If three arguments are given, your program should take them as the name of the file and a single query of any type and a single transform of any type, and print all the lines that match that single query, transformed by that single transform.
To achieve this goal, you need an interface Transform
that has a String transform(String s)
method.
Also, you need to make a method static Transform readTransform(String t)
that takes a transform string
for a single transform and produces a Transform
, within the StringSearch
class.
StringSearch.java
After milestone 4, complete the full task as described above.
To achieve the goal, you need to implement a method static boolean matchesAll(Query[] qs, String s)
that returns true
if
all the queries match a given string, within the StringSearch
class.
Also, you need to implement a method static String applyAll(Transform[] ts, String s)
that returns the
result of applying all of the Transform
s in ts
to s
in order, within the StringSearch
class.
Submission and Check-off
Submit your 5 code files (4 milestones and final StringSearch.java
) to
pa7
on Gradescope.
There will be an automatic set of tests that run on Gradescope while the assignment is out.
Extensions
These are not for credit, but you may find them interesting to try on your own.
-
Add a new transform of your own design.
-
Add a new query of your own design.
-
All of the queries above are joined in the style of
AndQuery
from theImageQuery
reading, where they all need to be true to match a line. Extend your implementation to accept both&
and|
as separators between queries, where|
indicates joining queries by or rather than and. Describe the design and details of how to read in and interpret a mix of&
and|
within a query to a user. -
Support multiple queries (including more
not
queries) within the parentheses fornot
.
FAQ
Q: My queries and/or transforms worked fine locally but failed on the autograder.
The autograder checks for sample tests provided in the writeup as well as some more interesting cases. Try to come up with more thorough test cases when testing locally!
Q: What does “a query of any type” in Milestone3 mean?
This means any single query (length, greater, less, contains, starts, ends, not) could be used to test the Milestone3 code.
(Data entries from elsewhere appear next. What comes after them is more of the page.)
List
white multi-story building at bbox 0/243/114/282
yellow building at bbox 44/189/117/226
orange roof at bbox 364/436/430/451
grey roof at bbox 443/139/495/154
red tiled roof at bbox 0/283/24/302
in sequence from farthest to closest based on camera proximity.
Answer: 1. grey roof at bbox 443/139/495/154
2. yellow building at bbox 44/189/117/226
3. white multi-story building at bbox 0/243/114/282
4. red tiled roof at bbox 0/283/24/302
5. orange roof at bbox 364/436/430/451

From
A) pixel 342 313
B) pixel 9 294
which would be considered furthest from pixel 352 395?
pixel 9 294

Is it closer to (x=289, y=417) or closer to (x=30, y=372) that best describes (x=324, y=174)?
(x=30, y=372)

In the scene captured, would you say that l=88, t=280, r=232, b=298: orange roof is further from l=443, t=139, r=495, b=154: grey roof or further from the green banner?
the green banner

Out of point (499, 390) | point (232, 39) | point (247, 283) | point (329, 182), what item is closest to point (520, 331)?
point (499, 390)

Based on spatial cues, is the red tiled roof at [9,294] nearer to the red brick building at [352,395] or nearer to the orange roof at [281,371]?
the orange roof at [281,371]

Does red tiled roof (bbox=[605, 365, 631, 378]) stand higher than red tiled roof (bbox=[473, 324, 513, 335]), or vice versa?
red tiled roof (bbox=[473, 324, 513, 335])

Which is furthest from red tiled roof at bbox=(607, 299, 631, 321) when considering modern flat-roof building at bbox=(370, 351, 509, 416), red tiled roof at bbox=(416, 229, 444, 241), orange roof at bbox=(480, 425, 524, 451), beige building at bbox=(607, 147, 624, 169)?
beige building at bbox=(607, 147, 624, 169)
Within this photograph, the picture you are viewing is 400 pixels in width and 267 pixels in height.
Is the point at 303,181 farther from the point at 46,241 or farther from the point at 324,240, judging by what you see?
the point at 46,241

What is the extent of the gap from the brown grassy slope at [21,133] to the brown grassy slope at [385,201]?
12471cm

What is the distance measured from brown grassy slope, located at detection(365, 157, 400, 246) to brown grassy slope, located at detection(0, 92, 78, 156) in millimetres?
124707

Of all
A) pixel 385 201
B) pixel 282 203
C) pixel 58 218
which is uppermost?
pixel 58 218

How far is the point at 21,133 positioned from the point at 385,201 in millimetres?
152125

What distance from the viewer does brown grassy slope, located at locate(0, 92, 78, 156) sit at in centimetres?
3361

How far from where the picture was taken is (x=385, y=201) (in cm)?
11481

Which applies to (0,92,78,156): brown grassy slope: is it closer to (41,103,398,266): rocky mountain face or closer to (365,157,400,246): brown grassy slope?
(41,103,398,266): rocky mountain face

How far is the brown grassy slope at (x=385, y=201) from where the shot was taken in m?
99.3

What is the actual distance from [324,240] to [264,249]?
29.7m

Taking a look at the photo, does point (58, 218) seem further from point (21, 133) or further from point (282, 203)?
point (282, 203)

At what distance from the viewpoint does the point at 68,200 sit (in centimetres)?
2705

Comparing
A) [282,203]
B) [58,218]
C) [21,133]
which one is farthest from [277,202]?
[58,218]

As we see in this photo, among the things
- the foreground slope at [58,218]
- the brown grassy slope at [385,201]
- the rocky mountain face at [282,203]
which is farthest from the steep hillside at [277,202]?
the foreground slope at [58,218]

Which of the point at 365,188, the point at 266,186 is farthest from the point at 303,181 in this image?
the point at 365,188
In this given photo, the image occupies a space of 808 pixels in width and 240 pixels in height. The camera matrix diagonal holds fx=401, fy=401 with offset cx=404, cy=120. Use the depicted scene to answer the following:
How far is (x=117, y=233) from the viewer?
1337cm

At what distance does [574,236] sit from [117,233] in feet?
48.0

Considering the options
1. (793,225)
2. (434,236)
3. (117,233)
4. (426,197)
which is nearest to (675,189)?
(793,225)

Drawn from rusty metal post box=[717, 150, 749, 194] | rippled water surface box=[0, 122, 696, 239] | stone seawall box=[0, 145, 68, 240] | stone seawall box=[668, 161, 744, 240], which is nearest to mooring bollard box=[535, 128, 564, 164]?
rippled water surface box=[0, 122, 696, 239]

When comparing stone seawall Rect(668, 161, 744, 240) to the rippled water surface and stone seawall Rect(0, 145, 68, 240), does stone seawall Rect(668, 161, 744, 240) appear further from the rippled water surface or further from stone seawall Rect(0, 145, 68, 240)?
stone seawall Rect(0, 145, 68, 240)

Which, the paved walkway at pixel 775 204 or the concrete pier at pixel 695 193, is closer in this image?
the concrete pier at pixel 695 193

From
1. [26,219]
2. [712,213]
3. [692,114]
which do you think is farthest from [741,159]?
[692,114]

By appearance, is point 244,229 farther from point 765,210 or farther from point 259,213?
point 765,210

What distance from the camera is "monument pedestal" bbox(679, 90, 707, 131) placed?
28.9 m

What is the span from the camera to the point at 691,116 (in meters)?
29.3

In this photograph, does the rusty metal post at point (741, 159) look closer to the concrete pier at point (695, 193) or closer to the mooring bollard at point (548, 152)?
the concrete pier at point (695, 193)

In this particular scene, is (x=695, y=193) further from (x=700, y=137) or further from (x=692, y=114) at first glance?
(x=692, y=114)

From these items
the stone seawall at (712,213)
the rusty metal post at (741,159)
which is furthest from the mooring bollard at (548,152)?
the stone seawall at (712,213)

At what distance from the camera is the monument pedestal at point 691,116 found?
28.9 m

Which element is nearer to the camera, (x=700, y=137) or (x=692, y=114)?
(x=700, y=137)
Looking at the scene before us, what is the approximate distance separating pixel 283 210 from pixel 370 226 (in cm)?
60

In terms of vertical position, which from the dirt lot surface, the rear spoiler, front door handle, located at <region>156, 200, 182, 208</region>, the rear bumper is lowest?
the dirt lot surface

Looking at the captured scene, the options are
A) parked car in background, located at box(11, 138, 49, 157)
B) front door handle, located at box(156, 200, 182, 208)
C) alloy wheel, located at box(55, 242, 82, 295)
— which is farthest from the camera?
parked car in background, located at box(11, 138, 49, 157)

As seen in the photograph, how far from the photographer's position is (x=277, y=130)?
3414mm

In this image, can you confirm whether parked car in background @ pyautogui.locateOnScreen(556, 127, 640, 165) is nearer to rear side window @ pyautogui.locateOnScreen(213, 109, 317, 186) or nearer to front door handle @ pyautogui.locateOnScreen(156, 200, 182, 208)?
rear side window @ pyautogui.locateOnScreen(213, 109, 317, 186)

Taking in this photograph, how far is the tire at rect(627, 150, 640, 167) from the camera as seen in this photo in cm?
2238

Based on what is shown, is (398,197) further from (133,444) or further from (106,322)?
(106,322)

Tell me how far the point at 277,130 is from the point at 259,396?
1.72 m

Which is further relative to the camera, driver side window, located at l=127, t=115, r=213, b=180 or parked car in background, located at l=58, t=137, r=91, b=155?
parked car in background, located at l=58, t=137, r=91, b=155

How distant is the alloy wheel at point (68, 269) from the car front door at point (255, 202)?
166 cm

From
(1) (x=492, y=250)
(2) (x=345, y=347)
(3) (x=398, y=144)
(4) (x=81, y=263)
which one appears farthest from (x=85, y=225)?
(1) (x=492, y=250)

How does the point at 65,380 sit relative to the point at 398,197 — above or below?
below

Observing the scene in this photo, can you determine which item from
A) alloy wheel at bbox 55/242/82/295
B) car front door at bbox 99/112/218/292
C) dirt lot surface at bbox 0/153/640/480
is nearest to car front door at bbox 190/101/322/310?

An example of a test that would not be run on Milestone3 but could be run on the final completed task is:
```
$ java StringSearch "poem.txt" "greater=13&starts='This'"
This is a short file
```
Q: What if there are multiple transforms?
The transforms should be applied in order, from left to right.
Q: Can multiple queries be included within a not
query like not(greater=3&less=100)
?
No, only a single query is included within the parentheses for not
.
Q: Can there be a transform without there being a query?
No, if there’s a transform there will also be a query
Q: If a replace-able string overlaps, for example replacing aaa
with b
in aaaa
, which should happen?
Replace the earliest occurrence in the part that overlaps. So this would produce
ba
. Check what the replace
method on strings does, as well, to see if that
does what you need before making it more complicated for yourself!